---- Extracted entries

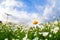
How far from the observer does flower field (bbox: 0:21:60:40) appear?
16.8 ft

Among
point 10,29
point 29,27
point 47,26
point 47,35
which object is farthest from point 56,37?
point 10,29

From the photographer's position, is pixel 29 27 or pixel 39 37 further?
pixel 29 27

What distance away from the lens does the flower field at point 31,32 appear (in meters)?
5.12

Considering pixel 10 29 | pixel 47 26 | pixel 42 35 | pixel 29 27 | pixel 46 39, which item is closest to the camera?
pixel 46 39

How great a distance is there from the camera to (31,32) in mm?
5867

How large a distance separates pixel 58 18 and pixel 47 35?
108cm

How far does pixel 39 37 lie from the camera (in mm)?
5191

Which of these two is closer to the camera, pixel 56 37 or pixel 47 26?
pixel 56 37

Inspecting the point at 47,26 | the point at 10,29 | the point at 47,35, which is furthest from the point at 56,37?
the point at 10,29

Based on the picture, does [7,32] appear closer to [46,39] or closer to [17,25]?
[17,25]

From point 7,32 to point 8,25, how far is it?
2.81 feet

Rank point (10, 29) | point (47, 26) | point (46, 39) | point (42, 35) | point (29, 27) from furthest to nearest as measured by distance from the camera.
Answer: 1. point (10, 29)
2. point (29, 27)
3. point (47, 26)
4. point (42, 35)
5. point (46, 39)

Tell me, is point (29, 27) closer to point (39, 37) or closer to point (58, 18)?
point (58, 18)

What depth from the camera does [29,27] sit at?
6.61 metres
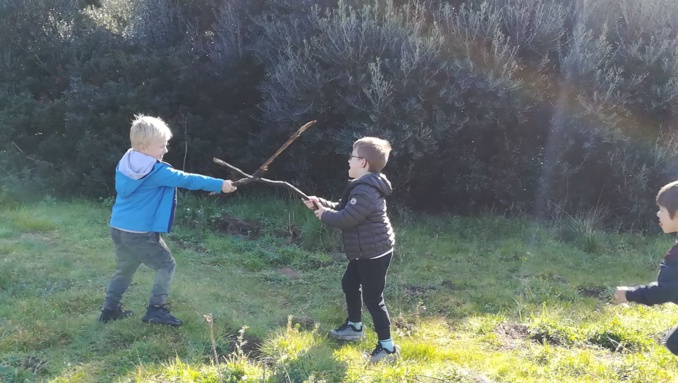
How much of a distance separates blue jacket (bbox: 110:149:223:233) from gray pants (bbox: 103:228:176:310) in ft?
0.30

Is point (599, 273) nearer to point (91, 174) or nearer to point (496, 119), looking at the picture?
point (496, 119)

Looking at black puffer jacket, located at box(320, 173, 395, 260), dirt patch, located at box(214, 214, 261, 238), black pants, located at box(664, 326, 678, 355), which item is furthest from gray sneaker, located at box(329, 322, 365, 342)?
dirt patch, located at box(214, 214, 261, 238)

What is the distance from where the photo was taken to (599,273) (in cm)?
709

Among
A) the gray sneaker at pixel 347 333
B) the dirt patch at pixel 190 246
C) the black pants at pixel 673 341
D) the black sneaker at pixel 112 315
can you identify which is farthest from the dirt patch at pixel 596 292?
the black sneaker at pixel 112 315

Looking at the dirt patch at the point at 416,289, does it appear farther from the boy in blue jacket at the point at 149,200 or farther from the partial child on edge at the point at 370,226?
the boy in blue jacket at the point at 149,200

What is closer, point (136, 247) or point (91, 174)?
point (136, 247)

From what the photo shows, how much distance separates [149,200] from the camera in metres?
4.75

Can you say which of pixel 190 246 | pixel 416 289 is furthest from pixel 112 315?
pixel 416 289

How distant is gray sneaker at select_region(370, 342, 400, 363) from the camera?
14.3 feet

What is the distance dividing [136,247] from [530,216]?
653 cm

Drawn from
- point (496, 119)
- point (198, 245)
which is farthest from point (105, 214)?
point (496, 119)

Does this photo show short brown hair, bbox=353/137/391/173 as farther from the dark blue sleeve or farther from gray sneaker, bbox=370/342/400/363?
gray sneaker, bbox=370/342/400/363

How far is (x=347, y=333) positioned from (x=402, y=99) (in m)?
4.43

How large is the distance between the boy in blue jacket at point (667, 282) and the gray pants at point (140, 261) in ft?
10.6
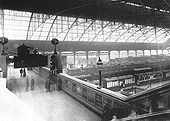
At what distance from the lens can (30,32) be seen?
16453 mm

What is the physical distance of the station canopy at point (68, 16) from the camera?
11363 millimetres

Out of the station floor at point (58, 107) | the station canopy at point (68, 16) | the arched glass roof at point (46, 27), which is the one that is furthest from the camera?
the arched glass roof at point (46, 27)

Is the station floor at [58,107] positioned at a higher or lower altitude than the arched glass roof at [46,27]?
lower

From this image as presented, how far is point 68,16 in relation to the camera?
14.0 meters

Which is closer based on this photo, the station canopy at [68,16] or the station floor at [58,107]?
the station floor at [58,107]

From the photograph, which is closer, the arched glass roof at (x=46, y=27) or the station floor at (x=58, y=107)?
the station floor at (x=58, y=107)

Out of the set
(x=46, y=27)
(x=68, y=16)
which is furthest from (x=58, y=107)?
(x=46, y=27)

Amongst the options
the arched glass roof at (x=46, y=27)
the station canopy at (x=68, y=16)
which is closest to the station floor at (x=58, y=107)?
the station canopy at (x=68, y=16)

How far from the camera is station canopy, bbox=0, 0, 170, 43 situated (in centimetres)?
1136

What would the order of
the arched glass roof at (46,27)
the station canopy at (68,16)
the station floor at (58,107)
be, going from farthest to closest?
the arched glass roof at (46,27) → the station canopy at (68,16) → the station floor at (58,107)

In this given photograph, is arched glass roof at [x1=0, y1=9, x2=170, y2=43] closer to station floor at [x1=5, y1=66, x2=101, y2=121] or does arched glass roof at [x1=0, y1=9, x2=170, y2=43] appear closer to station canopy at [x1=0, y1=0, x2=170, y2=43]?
station canopy at [x1=0, y1=0, x2=170, y2=43]

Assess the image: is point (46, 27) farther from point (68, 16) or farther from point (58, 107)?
point (58, 107)

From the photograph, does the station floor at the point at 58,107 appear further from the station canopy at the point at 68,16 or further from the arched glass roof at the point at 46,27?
the arched glass roof at the point at 46,27

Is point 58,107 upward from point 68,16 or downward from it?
downward
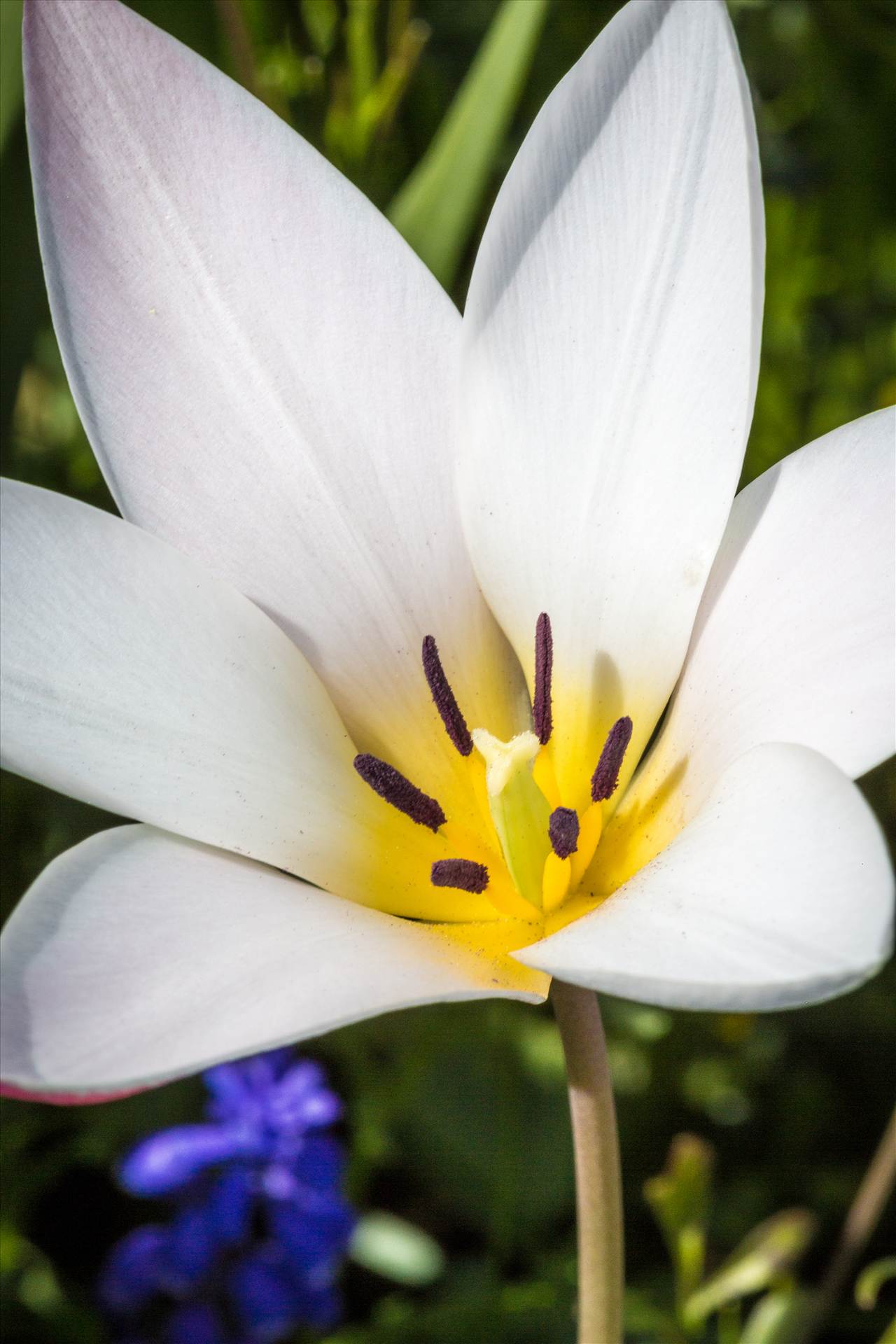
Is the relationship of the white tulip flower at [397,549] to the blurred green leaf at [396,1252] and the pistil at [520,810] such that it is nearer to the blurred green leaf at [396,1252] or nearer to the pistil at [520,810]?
the pistil at [520,810]

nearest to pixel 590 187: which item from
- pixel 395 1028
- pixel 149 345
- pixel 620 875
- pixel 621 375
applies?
pixel 621 375

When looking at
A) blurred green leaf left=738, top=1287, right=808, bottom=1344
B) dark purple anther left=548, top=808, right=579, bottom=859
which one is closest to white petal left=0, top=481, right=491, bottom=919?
dark purple anther left=548, top=808, right=579, bottom=859

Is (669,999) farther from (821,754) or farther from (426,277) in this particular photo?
(426,277)

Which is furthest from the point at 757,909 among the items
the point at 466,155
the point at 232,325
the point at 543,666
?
the point at 466,155

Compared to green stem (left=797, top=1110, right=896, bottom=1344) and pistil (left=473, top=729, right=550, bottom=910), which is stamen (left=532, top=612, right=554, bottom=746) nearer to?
pistil (left=473, top=729, right=550, bottom=910)

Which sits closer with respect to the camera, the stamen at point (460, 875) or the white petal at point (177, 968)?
the white petal at point (177, 968)

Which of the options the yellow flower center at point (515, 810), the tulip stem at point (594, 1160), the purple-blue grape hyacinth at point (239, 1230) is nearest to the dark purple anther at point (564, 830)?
the yellow flower center at point (515, 810)
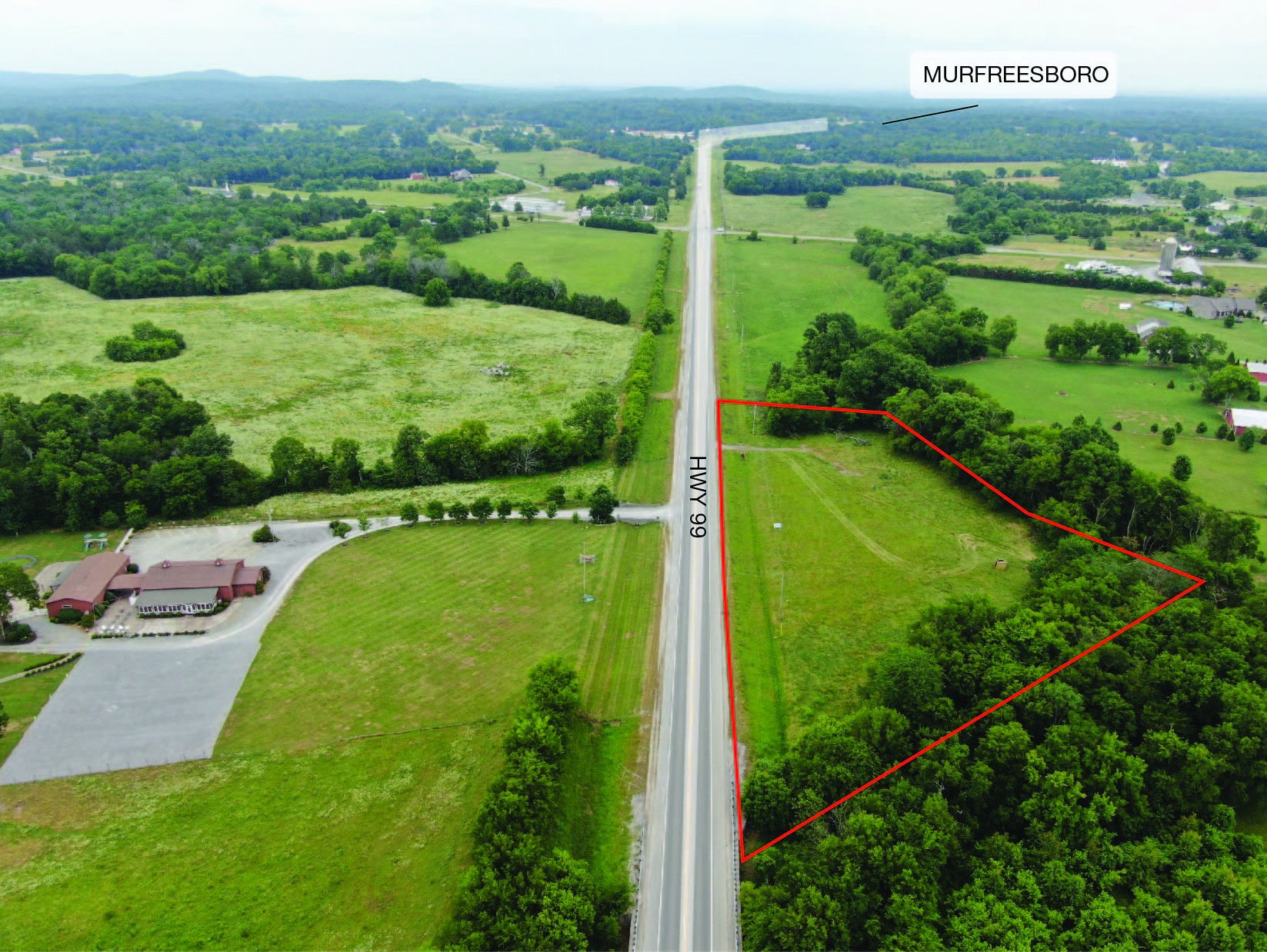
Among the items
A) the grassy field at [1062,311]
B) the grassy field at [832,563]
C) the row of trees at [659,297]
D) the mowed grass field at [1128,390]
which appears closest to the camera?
the grassy field at [832,563]

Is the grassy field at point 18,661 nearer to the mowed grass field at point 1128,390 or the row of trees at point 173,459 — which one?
the row of trees at point 173,459

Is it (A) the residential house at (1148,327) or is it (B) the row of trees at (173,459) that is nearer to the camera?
(B) the row of trees at (173,459)

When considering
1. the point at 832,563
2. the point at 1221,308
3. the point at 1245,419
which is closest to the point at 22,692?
the point at 832,563

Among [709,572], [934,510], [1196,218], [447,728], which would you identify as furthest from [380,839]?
[1196,218]

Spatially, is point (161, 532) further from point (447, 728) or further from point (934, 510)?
point (934, 510)

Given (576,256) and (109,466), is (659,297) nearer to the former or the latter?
(576,256)

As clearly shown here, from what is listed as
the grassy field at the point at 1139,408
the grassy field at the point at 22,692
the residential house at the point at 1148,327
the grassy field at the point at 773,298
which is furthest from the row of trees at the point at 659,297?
the grassy field at the point at 22,692

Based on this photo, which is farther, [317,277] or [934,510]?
[317,277]

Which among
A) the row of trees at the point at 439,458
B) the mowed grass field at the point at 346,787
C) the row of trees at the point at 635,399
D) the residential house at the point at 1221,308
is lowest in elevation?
the mowed grass field at the point at 346,787
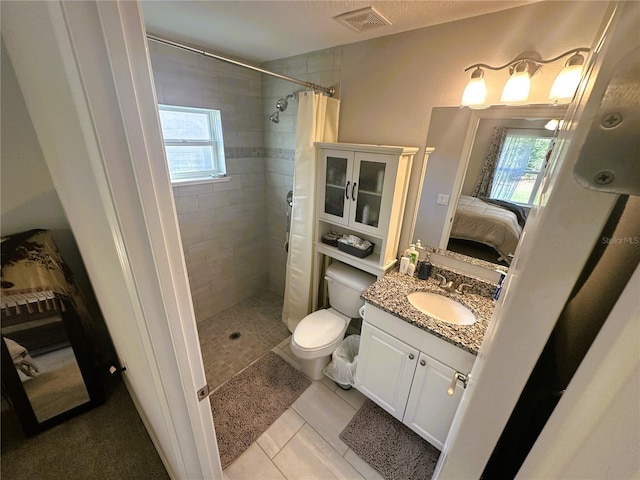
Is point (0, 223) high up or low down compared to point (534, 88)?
down

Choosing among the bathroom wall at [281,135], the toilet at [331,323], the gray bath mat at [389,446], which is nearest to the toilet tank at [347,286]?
the toilet at [331,323]

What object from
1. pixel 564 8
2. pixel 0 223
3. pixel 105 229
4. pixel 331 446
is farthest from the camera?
pixel 331 446

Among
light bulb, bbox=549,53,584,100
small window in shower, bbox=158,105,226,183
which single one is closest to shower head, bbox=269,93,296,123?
small window in shower, bbox=158,105,226,183

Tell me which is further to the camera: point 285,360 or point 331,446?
point 285,360

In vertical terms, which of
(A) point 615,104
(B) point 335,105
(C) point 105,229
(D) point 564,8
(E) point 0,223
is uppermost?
(D) point 564,8

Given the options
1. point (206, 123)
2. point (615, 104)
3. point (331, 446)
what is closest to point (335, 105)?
point (206, 123)

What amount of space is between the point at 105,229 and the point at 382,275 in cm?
151

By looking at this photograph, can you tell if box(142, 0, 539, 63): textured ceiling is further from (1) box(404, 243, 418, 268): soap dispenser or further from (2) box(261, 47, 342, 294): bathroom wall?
(1) box(404, 243, 418, 268): soap dispenser

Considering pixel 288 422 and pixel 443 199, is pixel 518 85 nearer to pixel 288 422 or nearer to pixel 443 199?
pixel 443 199

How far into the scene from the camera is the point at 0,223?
1151 millimetres

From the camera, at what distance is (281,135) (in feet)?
7.52

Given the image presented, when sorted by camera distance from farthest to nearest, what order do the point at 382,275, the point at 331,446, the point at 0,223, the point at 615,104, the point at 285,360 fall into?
the point at 285,360 → the point at 382,275 → the point at 331,446 → the point at 0,223 → the point at 615,104

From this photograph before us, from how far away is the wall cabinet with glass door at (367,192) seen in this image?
1.58 m

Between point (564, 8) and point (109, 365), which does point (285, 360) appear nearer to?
point (109, 365)
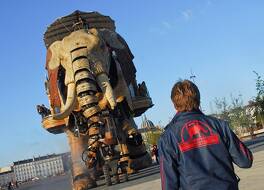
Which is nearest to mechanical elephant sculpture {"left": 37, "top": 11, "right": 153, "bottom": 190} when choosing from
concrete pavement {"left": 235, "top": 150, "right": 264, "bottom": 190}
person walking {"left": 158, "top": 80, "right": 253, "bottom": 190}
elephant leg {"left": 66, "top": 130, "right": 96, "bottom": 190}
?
elephant leg {"left": 66, "top": 130, "right": 96, "bottom": 190}

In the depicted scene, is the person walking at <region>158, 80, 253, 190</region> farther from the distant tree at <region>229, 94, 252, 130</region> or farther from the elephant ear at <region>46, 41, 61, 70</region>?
the distant tree at <region>229, 94, 252, 130</region>

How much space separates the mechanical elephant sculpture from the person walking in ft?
45.4

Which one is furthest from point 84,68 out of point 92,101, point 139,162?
point 139,162

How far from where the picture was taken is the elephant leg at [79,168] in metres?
17.9

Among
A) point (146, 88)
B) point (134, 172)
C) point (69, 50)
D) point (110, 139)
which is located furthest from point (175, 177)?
point (146, 88)

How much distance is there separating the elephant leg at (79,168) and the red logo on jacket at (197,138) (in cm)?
1467

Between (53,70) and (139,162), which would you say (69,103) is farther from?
(139,162)

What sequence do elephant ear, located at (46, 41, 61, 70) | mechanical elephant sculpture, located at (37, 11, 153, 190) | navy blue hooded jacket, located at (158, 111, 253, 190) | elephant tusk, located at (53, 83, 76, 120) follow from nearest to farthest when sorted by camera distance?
navy blue hooded jacket, located at (158, 111, 253, 190) → mechanical elephant sculpture, located at (37, 11, 153, 190) → elephant tusk, located at (53, 83, 76, 120) → elephant ear, located at (46, 41, 61, 70)

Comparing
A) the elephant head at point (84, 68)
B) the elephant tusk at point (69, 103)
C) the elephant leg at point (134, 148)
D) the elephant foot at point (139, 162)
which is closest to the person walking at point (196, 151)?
the elephant head at point (84, 68)

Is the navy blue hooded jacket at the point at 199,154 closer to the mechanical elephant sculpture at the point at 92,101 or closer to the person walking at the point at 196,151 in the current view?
the person walking at the point at 196,151

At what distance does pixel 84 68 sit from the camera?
1809cm

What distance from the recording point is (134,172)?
A: 20.7 metres

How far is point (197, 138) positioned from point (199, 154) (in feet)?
0.34

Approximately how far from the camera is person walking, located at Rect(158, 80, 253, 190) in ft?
10.8
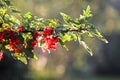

--------

__Aim__
Extract every line of the data above that contains the word "scene".

__Answer to the task__
How far into the scene from the camera is the point at 0,223?
In the depicted scene, is the person walking at <region>158, 80, 253, 190</region> farther from the distant tree at <region>229, 94, 252, 130</region> or farther from the elephant ear at <region>46, 41, 61, 70</region>?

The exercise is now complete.